## Work instructions
Rewrite the data below as a JSON list of strings, one string per line, skipping blank lines and leaving the pictures out.

-- start --

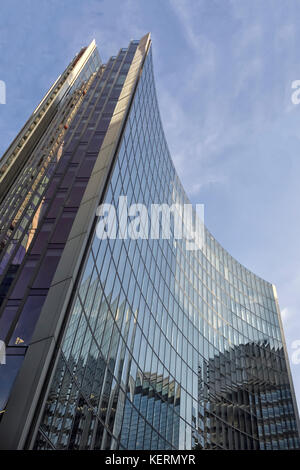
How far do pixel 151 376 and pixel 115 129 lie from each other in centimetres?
1948

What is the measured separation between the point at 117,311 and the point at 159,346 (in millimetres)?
9091

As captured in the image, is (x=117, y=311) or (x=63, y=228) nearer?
(x=63, y=228)

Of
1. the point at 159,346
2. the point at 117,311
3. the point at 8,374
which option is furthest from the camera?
the point at 159,346

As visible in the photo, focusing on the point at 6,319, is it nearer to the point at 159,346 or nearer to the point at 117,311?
the point at 117,311

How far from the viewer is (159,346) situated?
33.3 meters

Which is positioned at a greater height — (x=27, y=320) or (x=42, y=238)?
(x=42, y=238)

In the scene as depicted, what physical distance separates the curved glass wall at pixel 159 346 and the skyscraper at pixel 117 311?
0.15 metres

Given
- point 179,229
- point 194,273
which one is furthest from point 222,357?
point 179,229

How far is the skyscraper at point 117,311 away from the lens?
18031 mm

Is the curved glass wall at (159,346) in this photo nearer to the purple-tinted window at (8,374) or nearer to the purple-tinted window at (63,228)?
the purple-tinted window at (8,374)

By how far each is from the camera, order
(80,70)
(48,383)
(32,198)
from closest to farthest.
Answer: (48,383) < (32,198) < (80,70)

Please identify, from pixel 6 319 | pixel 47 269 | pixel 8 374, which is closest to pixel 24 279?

-- end --

## Finished answer
[
  "How far do pixel 151 376 and pixel 115 129 lie from each other in centimetres?",
  "1948",
  "What is the measured separation between the point at 117,311 and the point at 159,346 (in millimetres)?",
  "9091",
  "As captured in the image, is (x=117, y=311) or (x=63, y=228) nearer?",
  "(x=63, y=228)",
  "Of",
  "1. the point at 159,346",
  "2. the point at 117,311",
  "3. the point at 8,374",
  "which option is furthest from the camera?",
  "the point at 159,346",
  "As visible in the photo, focusing on the point at 6,319, is it nearer to the point at 159,346 or nearer to the point at 117,311?",
  "the point at 117,311",
  "How far from the viewer is (159,346) situated?",
  "33.3 meters",
  "Which is positioned at a greater height — (x=27, y=320) or (x=42, y=238)?",
  "(x=42, y=238)",
  "In the scene as depicted, what physical distance separates the curved glass wall at pixel 159 346 and the skyscraper at pixel 117 311?",
  "0.15 metres",
  "Given",
  "- point 179,229",
  "- point 194,273",
  "which one is furthest from point 222,357?",
  "point 179,229",
  "How far is the skyscraper at point 117,311 away from the lens?",
  "18031 mm",
  "Is the curved glass wall at (159,346) in this photo nearer to the purple-tinted window at (8,374) or nearer to the purple-tinted window at (63,228)?",
  "the purple-tinted window at (8,374)",
  "By how far each is from the camera, order",
  "(80,70)",
  "(48,383)",
  "(32,198)",
  "from closest to farthest.",
  "Answer: (48,383) < (32,198) < (80,70)",
  "Please identify, from pixel 6 319 | pixel 47 269 | pixel 8 374, which is closest to pixel 24 279?"
]